## start PROVIDED PASSAGE
What is Seaborn?
Seaborn is a Python data visualization library built on top of Matplotlib that provides a high-level interface for drawing attractive and informative statistical graphics. It is particularly well-suited for visualizing complex datasets and exploring relationships between variables.
Key Features of Seaborn:
- Easy-to-use Interface: Seaborn offers simple functions to create complex visualizations with minimal code.
- Integrated with Pandas: Seaborn works seamlessly with Pandas DataFrames, making it easy to visualize data stored in tabular formats.
- Statistical Graphics: Seaborn includes functions to plot statistical graphics such as bar plots, box plots, scatter plots, and more.
Example 1: Scatter Plot
import seaborn as sns
import matplotlib.pyplot as plt
height = [62, 64, 69, 75, 66, 68, 65, 71, 76, 73]
weight = [120, 136, 148, 175, 137,165, 154, 172, 200, 187]
sns.scatterplot(x=height, y=weight)
plt.show()
Example 2: Count Plot
import seaborn as sns
import matplotlib.pyplot as plt
gender = ["Female", "Female", "Female", "Female",
"Male", "Male", "Male", "Male", "Male", "Male"]
sns.countplot(x=gender)
plt.show()
Example 3: Using DataFrames
import pandas as pd
import matplotlib.pyplot as plt
import seaborn as sns
df = pd.read_csv("masculinity.csv")
sns.countplot(x="how_masculine", data=df)
plt.show()
Adding a Third Variable Using hue
The hue parameter in Seaborn allows you to add a third variable to your plots by using different colors to represent different categories. This can be particularly useful for visualizing relationships between multiple variables.
Example: Scatter Plot with hue
Let's create a scatter plot with a third variable using hue
.
A Basic Scatter Plot:
import matplotlib.pyplot as plt
import seaborn as sns
sns.scatterplot(x="total_bill", y="tip", data=tips)
plt.show()
A Scatter Plot with hue:
sns.scatterplot(x="total_bill", y="tip", data=tips, hue="smoker")
plt.show()
Setting hue order:
sns.scatterplot(x="total_bill", y="tip", data=tips,
hue="smoker", hue_order=["Yes", "No"])
plt.show()
Specifying hue colors:
sns.scatterplot(x="total_bill", y="tip", data=tips,
hue="smoker", palette={"Yes":"black", "No":"red"})
plt.show()
Example: Count Plot with hue:
import matplotlib.pyplot as plt
import seaborn as sns
sns.countplot(x="smoker", data=tips, hue="sex")
plt.show()
Introducing relplot()
Seaborn's relplot
is a powerful function that can create various types of relational plots, such as scatter plots and line plots. It provides a high-level interface for drawing attractive and informative statistical graphics.
It can create subplots based on the values of categorical variables.
Scatter Plot with relplot:
Subgroups with point size:
We will use the tips
dataset again to demonstrate relplot
.
import seaborn as sns
import matplotlib.pyplot as plt
# Scatter plot with relplot
sns.relplot(x='total_bill', y='tip', data=tips, kind='scatter', size='size')
## end PROVIDED PASSAGE
## start DATA SHOWN
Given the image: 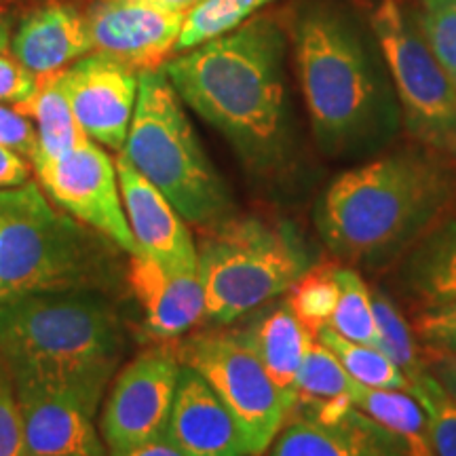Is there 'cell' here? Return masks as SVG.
## end DATA SHOWN
Reproduce the part of the Seaborn tutorial from "Adding a Third" to "between multiple variables." word for word.

Adding a Third Variable Using hue
The hue parameter in Seaborn allows you to add a third variable to your plots by using different colors to represent different categories. This can be particularly useful for visualizing relationships between multiple variables.